Soviet anti-aircraft laser development program

Omega (Russian: омега) (1965-) was a Soviet program for developing high-power laser weapons for air defense purposes, similar to the Terra-3 laser. The scientific director of the Omega program was A. M. Prokhorov. Practical work was carried out by Strela Design Bureau, (later - Almaz).

== History ==
Boris Vasilyevich Bunkin (Raspletin's deputy) and his brother Fedor Vasilievich Bunkin (employee of Prokhorov) showed that low-flying targets could be destroyed with a neodymium-emitting glass laser with an active medium volume of approximately 1 m2. General Designer of the KB-1 Academician Alexander Andreevich Raspletina and Prokhorov raised the idea before the CPSU Central Committee and the USSR Council of Ministers. The proposal received support in the defense department of CPSU-CC and in the Military-Industrial Commission (MIC) of the USSR Council of Ministers.
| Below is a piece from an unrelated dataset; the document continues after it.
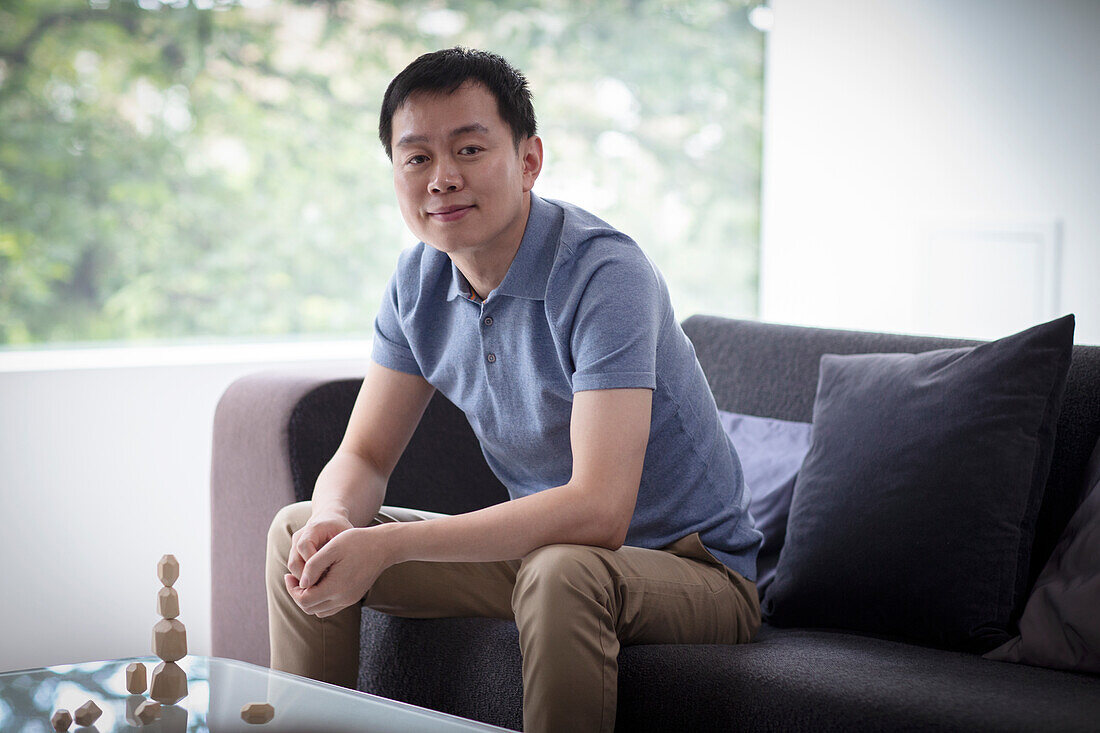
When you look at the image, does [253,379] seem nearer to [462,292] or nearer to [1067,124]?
[462,292]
On February 23, 1967, a Decree was issued, and on June 26 the MIC signed on. These documents determined the direction of work, the composition of the researchers and the creation of a laser complex, which received the code name "Omega".

The laser energy required to hit an air target was determined the same as the total kinetic energy of a surface-to-air missile warhead, some 10 megajoules.
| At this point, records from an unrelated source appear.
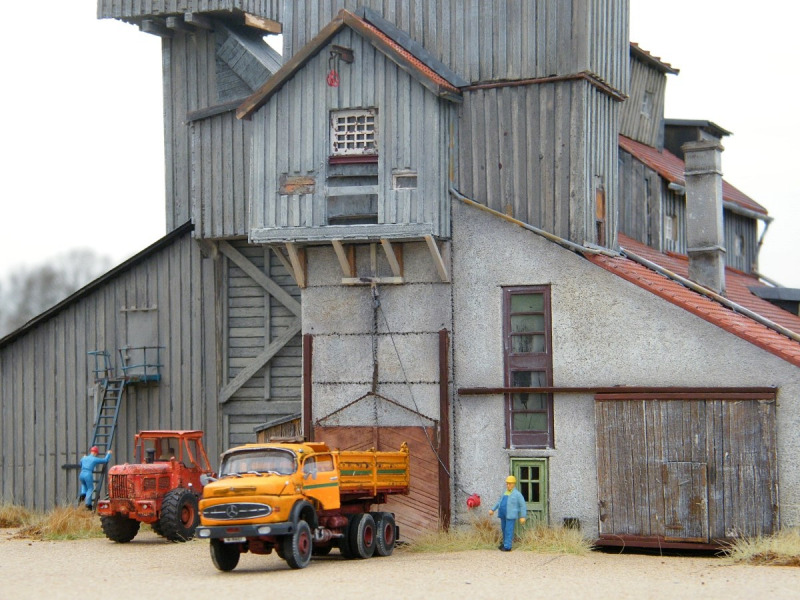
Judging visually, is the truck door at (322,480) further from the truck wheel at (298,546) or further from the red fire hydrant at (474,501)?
the red fire hydrant at (474,501)

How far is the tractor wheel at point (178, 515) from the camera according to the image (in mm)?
25391

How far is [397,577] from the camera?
64.2 feet

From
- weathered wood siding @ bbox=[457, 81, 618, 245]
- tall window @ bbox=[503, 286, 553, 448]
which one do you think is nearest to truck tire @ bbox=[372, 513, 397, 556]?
tall window @ bbox=[503, 286, 553, 448]

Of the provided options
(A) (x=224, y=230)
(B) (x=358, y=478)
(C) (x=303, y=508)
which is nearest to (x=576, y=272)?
(B) (x=358, y=478)

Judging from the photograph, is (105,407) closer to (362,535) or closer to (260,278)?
(260,278)

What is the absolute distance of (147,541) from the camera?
86.8 ft

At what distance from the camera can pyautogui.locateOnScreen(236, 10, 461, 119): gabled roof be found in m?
25.0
The laser was based at Sary Shagan testing range.

== Omega Complex ==
In 1972, Omega-2 elements began to be delivered to facility 2506. The laser locator (based on ruby lasers) was put together with a high-power simulator based on neodymium glass lasers. The chief designer was Sukharev Ye. M. at Almaz Central Design Bureau. For the first time, the laser location of the aerodynamic target was carried out, its image was constructed, a target spot was evaluated, the precision of the simulator was estimated, and the effect of the atmosphere on the propagation of laser radiation was investigated. The studies indicated that the project was infeasible.

A new experimental Omega-2M 73T6 complex began, in which a high-power carbon dioxide open type generator with high-power pumping (BGRF) was evaluated. The locator was built on the basis of the television system TOV Karat-2. The chief designer was L.N. Zakharyev, his deputy and Yu. A. Konyaev, the responsible manager of all the works. On September 22, 1982, for the first time in the USSR, a radio-controlled target RUM-2 B was hit by laser radiation. Further tests confirmed the result.

A mobile version of the 74T6 laser complex was developed. However, the device could not surpass the existing ZRK.